When we voted on a theme for the last national conference, the choices came down to “Ephesians: Verse-by-Verse” and “Systematic Theology.”
Ephesians won by a nose.
I’ve always been a systematic theology guy. I have well over fifty such theologies in my office and more at home. I like thinking about the big picture and trying to understand how it all fits together. I believe coherence is a criterion of truth, and it’s easier to see if your beliefs cohere when you can put them in a system.
Even though there are many systematic theologies, I think we need another.
So far as I know, there is no explicitly Free Grace systematic theology. Yes, several are certainly Free Grace-friendly (e.g., Chafer, Ryrie, Baker, Cambron, Webb), but none are self-consciously Free Grace, and none were written in light of the Free Grace debates of the last 30 years.
So there’s a need.
Moreover, we need a systematic theology that is accessible to the common believer. Most people use these books for reference, not for daily use. What if a systematic theology was written in a devotional format?
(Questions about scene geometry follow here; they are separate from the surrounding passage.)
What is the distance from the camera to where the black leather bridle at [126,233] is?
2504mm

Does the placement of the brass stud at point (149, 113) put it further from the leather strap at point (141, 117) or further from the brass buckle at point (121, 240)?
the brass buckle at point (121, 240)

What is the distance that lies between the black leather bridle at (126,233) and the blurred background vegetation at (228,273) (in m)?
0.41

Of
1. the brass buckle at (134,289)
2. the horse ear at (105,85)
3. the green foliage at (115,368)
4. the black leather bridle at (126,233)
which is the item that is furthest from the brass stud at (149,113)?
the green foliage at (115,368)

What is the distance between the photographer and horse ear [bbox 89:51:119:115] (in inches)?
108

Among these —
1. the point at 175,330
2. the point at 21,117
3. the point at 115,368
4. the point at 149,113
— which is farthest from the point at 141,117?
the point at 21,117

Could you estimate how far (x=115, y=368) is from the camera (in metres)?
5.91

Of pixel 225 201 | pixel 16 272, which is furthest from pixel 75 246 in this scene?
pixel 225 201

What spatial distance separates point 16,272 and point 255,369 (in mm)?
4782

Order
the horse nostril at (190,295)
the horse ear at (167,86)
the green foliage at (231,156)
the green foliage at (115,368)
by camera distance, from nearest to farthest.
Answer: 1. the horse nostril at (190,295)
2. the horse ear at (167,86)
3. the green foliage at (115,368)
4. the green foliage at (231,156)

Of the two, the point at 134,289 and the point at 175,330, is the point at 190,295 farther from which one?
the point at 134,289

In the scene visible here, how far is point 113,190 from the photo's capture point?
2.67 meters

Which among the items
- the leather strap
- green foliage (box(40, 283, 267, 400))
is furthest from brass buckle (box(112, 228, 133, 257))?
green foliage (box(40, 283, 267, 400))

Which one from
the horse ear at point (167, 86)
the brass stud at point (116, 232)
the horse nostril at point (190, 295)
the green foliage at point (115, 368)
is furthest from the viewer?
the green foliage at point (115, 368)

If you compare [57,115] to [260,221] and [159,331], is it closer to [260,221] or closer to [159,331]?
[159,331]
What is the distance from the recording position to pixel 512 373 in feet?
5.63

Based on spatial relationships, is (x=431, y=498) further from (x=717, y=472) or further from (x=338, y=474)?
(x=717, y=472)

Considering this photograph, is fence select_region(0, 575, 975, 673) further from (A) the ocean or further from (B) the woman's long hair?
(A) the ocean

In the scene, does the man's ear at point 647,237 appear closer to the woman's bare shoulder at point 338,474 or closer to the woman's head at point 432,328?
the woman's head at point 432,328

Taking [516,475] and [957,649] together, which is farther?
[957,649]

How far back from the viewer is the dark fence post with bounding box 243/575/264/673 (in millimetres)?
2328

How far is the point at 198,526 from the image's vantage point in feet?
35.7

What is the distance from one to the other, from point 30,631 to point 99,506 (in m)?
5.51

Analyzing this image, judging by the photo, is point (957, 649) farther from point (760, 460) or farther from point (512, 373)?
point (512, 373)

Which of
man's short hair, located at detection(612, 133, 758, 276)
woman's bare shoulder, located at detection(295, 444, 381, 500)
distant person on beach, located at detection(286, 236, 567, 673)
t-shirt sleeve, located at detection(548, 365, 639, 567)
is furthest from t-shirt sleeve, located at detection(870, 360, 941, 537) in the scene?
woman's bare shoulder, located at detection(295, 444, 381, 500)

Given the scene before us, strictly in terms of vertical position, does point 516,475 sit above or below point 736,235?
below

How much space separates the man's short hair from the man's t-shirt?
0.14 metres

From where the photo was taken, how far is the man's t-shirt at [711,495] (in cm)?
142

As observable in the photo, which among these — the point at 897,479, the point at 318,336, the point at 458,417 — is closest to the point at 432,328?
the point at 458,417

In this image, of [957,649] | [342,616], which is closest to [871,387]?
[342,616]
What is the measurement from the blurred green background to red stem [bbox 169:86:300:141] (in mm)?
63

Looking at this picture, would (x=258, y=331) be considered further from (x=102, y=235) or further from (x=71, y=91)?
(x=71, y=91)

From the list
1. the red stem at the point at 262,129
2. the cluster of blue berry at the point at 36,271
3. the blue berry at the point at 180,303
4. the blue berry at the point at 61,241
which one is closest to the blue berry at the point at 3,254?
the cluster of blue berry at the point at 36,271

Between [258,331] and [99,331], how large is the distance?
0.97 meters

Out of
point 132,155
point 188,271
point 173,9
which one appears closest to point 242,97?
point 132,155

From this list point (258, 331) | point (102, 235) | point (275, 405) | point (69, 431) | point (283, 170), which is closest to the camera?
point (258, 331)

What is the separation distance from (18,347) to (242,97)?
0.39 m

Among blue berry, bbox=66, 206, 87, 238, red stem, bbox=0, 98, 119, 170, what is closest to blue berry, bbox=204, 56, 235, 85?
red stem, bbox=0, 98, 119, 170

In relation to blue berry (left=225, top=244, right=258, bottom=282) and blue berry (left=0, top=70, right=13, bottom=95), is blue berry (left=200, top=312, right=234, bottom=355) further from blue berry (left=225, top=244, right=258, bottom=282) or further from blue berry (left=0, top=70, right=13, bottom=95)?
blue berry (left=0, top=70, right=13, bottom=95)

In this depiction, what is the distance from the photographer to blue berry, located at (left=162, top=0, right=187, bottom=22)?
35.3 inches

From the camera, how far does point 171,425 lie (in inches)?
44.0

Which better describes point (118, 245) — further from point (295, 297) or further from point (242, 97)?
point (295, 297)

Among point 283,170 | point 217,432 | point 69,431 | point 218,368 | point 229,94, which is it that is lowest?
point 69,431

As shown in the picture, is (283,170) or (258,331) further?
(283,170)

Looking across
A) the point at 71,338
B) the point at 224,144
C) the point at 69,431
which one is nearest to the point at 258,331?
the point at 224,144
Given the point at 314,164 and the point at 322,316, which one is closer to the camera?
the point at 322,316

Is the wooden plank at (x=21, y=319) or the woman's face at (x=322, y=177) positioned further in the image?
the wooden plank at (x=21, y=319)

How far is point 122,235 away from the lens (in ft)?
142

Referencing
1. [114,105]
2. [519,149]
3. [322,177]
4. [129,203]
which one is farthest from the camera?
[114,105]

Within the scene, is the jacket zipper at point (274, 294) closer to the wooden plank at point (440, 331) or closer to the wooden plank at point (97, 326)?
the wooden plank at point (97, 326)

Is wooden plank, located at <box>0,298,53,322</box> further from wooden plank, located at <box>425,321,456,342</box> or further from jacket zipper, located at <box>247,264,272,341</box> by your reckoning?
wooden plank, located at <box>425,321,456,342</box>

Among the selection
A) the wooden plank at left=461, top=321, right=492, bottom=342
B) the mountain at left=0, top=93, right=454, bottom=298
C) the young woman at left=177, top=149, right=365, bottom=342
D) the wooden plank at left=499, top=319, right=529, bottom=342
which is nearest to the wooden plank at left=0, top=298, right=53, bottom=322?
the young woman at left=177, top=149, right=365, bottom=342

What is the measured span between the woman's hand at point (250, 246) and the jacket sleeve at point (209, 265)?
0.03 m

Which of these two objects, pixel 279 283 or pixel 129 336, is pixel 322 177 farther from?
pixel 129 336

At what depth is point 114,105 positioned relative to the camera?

That’s what I’m thinking—take the next couple of years to write a 300-400 word devotional every day, to cover each division of systematic theology in a way my grandmother or sister or lawn-guy can understand and would give them a bird’s eye view of Christian theology.
I’ve been pondering the divisions within systematic theology. The standard few just won’t do. So I’ve made an expanded list. I’m not sure of the order yet, but here’s what I have so far:
- Bibliology (The Bible)
- Epistemology (Theory of Knowledge)
- Theology (God the Father)
- Christology (God the Son)
- Pneumatology (God the Holy Spirit)
- Angelology (Angels)
- Demonology (Fallen Spirits)
- Anthropology (Man)
- Hamartiology (Sin)
- Soteriology (Salvation)
- Misthology (Rewards)
- Israelology (Israel)
- Ecclesiology (The Church)
- Basileiology (The Theocratic Kingdom)
- Eschatology (The Last Things)
- Cosmology (Creation)
If I write a one-year devotional, some of these topics will take up an entire month to cover, and that’s only at an introductory level (e.g., Theology, Christology, Soteriology). Some will be half-months (Angelology). Hopefully by this time next year, if I work systematically, I’ll have something worth reading. But while I plan to be dogmatic about the subject, I don’t want to be too dogmatic about the deadline.